Theological Journal – August 1 Genocide?


 

“I don't disagree with the need to make hermeneutical decisions, or with a hermeneutic that starts with Christ (which was the hermeneutic of the Church Fathers). But ... using the phrase "commanding genocide" here isn't really helpful. "Genocide" is a modern term legal term, created for the UN Genocide Convention in 1944. It is, of course, an invaluable feature of modern international law resulting from the experience of the Holocaust. But the focus of the term is on the actions of nation-states acting with a post-Westphalian liberal order. It's hopelessly anachronistic to apply this term to the ancient near east and a category mistake to apply it to God. Which isn't to suggest some kind of voluntarist / nominalist Divine command ethic in which God can command anything and we have to say the command is "just" and "good" no matter what its visible moral content seems to be. Yet, if we're going to venture into this territory, surely we have to see God as ultimately the righteous judge and rightful owner of all of humanity, not akin to the human head of a modern nation-state subject to the UN Convention.”

I don’t remember and didn’t note the source of this quote. If any readers recognize it please let me know, if you would. I think it raises important issues that are too easily glossed in current discussions that assume without further that “genocide” is what is happening in Joshua. When we question that easy assumption as this author does on grounds of anachronism the door is opened for other important questions to get on the table. Our author notes the question of God and the propriety of treating him as a ”human head of a modern nation-state.” This seems a “category mistake to our author (and to me).

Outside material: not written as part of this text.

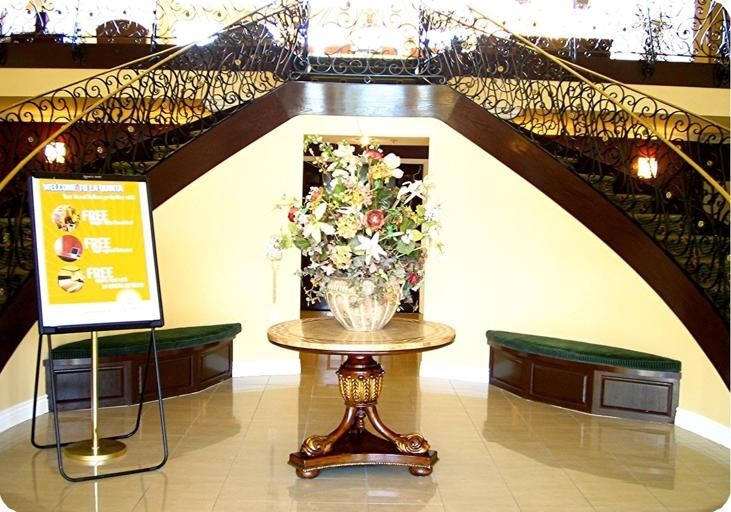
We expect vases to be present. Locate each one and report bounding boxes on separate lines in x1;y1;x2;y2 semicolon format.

And once we get the character of God on the table the question of the nature of his involvement in a fallen world and his “incarnational” drive to be closer and closer to and more and more involved in the life of his people can take the central roles the Bible gives them.

In that’s kind of analysis I believe, the views of Israel and God committing genocide, on the one hand, or God willing and ordering the slaughter of the Canaanites without further ado, on the other both seem simplistic and inadequate.